▸ **Your instructions**
Locate the line that contains "From the scene shown, is". Print it and each following line through the end of the listing, verbatim, and nothing more.

▸ **Information given**
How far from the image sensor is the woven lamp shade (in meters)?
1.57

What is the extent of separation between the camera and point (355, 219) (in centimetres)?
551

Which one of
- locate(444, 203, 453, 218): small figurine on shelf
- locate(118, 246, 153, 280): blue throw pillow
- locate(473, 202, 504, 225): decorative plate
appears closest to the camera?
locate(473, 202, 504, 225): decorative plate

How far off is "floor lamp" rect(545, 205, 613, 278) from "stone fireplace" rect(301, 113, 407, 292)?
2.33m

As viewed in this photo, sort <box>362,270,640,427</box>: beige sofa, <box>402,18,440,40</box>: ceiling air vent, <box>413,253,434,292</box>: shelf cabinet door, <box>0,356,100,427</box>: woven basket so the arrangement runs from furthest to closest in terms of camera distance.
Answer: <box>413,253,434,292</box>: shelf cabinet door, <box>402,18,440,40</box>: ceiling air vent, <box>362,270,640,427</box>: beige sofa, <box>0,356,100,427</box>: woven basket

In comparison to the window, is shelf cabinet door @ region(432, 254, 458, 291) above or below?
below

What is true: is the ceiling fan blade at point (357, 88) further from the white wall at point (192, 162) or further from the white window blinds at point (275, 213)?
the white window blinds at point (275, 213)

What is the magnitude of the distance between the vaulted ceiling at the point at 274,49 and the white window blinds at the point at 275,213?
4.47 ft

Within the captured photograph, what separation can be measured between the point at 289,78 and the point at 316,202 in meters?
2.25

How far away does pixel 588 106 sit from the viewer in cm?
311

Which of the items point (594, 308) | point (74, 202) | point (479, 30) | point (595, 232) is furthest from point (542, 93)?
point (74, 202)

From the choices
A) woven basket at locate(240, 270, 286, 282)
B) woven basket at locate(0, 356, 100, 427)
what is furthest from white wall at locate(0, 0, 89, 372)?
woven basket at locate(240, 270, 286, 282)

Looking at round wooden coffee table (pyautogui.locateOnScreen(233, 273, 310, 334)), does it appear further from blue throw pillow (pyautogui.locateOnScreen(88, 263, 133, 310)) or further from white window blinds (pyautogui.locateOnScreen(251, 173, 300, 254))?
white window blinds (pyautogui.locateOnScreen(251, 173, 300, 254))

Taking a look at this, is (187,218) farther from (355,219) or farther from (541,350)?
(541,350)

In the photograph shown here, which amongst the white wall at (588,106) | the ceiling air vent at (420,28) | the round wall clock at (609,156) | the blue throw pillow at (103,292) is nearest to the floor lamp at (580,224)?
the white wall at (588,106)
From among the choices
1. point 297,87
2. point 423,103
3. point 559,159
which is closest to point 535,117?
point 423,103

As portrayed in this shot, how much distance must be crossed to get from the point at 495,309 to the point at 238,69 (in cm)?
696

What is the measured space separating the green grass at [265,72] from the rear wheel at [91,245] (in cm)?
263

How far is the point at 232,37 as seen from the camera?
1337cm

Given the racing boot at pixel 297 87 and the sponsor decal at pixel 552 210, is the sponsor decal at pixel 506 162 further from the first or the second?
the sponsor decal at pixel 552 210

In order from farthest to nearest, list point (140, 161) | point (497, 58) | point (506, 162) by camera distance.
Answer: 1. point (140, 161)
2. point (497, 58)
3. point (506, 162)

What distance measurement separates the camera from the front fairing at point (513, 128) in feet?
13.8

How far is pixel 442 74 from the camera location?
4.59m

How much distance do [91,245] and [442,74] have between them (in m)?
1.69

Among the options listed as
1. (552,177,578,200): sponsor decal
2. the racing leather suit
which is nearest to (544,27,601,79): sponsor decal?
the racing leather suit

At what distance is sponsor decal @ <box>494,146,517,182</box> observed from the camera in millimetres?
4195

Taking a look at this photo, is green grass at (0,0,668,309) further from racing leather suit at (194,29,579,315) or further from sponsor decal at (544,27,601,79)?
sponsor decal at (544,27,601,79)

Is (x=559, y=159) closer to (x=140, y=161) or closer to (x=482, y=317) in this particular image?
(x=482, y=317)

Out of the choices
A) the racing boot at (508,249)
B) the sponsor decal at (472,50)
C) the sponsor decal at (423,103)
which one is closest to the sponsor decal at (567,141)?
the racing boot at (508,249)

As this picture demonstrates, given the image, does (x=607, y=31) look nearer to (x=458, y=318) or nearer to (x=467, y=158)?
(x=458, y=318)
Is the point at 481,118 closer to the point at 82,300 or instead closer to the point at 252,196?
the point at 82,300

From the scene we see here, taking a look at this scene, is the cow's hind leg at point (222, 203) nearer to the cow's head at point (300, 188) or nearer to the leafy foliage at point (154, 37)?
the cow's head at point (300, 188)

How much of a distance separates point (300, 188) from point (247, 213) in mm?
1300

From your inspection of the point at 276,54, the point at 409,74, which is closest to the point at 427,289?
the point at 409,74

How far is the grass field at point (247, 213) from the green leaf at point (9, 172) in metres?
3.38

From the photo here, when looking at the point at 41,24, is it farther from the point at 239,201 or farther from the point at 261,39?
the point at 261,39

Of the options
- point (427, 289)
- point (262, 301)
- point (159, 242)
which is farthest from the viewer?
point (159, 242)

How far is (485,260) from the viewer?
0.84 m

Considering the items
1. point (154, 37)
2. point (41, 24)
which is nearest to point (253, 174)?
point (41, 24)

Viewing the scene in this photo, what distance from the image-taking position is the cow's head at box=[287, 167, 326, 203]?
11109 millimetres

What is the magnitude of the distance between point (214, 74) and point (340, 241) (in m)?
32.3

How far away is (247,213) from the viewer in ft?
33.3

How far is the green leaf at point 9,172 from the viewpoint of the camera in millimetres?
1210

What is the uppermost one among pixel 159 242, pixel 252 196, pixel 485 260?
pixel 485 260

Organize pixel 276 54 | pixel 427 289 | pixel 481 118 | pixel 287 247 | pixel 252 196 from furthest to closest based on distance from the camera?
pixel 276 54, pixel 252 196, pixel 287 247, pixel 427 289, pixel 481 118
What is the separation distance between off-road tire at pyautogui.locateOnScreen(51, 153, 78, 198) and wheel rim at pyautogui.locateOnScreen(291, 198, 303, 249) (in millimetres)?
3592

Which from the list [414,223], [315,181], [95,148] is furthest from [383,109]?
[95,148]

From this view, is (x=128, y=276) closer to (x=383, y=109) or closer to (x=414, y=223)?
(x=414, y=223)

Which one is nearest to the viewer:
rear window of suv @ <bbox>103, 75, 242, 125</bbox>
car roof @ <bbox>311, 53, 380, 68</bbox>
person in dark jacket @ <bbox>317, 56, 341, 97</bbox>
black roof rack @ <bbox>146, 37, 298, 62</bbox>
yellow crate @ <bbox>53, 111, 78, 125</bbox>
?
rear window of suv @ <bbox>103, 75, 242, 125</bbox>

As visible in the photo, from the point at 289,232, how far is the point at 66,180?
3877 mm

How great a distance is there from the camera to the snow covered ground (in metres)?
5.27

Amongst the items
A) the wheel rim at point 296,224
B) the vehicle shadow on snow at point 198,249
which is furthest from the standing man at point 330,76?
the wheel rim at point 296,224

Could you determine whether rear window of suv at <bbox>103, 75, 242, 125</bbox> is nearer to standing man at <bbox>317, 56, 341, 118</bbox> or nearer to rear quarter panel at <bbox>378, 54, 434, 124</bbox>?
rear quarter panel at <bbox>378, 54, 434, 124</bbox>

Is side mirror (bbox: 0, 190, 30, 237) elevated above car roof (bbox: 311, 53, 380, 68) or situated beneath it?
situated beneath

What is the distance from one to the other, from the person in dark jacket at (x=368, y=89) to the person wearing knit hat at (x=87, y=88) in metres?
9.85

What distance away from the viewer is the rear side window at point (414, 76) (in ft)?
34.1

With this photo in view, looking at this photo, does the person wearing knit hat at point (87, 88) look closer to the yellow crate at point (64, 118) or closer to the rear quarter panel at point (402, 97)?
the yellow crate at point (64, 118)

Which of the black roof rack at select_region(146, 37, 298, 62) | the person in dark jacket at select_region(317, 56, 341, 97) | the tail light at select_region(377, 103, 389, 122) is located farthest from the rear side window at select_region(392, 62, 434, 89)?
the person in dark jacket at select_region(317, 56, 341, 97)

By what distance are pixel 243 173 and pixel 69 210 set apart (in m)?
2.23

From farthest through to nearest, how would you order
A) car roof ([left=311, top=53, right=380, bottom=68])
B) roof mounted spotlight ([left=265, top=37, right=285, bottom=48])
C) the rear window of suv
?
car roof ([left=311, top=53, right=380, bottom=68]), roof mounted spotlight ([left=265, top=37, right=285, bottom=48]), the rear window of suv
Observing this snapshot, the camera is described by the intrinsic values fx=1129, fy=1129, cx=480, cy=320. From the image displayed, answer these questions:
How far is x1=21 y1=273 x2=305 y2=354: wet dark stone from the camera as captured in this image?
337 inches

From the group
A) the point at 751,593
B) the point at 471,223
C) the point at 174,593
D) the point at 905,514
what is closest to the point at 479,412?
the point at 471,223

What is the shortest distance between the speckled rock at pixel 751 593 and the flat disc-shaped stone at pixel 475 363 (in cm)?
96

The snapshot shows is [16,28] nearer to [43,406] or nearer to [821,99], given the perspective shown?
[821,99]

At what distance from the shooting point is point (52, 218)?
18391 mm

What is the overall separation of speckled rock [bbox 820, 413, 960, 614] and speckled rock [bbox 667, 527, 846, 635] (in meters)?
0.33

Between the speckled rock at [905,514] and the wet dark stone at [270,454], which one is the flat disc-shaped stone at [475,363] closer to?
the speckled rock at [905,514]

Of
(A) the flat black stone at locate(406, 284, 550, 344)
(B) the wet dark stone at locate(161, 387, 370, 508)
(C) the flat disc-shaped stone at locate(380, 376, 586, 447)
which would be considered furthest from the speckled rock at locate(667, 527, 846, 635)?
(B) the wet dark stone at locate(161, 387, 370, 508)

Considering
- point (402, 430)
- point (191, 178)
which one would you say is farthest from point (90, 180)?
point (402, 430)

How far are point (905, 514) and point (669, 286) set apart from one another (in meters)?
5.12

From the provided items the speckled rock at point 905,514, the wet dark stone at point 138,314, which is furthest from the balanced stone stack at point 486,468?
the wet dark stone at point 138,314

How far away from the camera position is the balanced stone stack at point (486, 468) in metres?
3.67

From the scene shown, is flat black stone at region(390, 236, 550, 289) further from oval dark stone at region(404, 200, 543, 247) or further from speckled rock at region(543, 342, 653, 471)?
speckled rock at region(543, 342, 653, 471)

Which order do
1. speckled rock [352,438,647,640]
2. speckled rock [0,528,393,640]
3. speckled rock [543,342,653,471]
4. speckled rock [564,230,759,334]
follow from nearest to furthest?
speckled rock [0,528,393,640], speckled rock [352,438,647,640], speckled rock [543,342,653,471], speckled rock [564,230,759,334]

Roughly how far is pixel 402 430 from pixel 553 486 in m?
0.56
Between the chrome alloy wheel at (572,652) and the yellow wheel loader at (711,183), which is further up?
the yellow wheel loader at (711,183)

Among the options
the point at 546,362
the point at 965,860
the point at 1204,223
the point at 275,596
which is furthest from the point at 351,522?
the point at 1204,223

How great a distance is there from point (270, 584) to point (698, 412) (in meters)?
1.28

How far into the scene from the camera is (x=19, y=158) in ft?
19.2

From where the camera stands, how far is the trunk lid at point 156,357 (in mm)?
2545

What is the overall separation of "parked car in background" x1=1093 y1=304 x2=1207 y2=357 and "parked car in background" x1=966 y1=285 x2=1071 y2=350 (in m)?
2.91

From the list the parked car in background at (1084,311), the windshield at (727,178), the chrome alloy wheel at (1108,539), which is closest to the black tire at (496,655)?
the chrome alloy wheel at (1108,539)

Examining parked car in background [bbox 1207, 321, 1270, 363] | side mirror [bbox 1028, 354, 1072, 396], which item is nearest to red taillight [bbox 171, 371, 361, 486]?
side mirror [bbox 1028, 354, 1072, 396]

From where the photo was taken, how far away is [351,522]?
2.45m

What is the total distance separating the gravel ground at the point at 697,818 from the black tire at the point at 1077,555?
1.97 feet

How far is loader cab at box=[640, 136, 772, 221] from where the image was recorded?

▸ **Reply**
From the scene shown, is flat black stone at region(390, 236, 550, 289) further from oval dark stone at region(404, 200, 543, 247) or further from speckled rock at region(543, 342, 653, 471)?
speckled rock at region(543, 342, 653, 471)

Which order do
1. speckled rock [352,438,647,640]
2. speckled rock [0,528,393,640]
3. speckled rock [543,342,653,471]
4. speckled rock [564,230,759,334]
follow from nearest to furthest?
speckled rock [0,528,393,640], speckled rock [352,438,647,640], speckled rock [543,342,653,471], speckled rock [564,230,759,334]

Roughly how far is pixel 402 430 from pixel 553 486 in m?
0.56
Between the chrome alloy wheel at (572,652) and the yellow wheel loader at (711,183), which is further up?
the yellow wheel loader at (711,183)

Among the options
the point at 546,362
the point at 965,860
the point at 1204,223
the point at 275,596
which is furthest from the point at 351,522?
the point at 1204,223

How great a distance is there from point (270, 584) to point (698, 412) (in meters)?
1.28

How far into the scene from the camera is (x=19, y=158) in ft?
19.2

From where the camera stands, how far is the trunk lid at point 156,357 (in mm)?
2545

What is the overall separation of "parked car in background" x1=1093 y1=304 x2=1207 y2=357 and "parked car in background" x1=966 y1=285 x2=1071 y2=350 (in m)?
2.91

From the list the parked car in background at (1084,311), the windshield at (727,178), the chrome alloy wheel at (1108,539), which is closest to the black tire at (496,655)?
the chrome alloy wheel at (1108,539)

Examining parked car in background [bbox 1207, 321, 1270, 363] | side mirror [bbox 1028, 354, 1072, 396], which item is nearest to red taillight [bbox 171, 371, 361, 486]?
side mirror [bbox 1028, 354, 1072, 396]

From where the photo was taken, how far away is [351,522]?
2.45m

What is the total distance separating the gravel ground at the point at 697,818 from the black tire at the point at 1077,555?
1.97 feet

How far is loader cab at box=[640, 136, 772, 221] from where the image was recorded?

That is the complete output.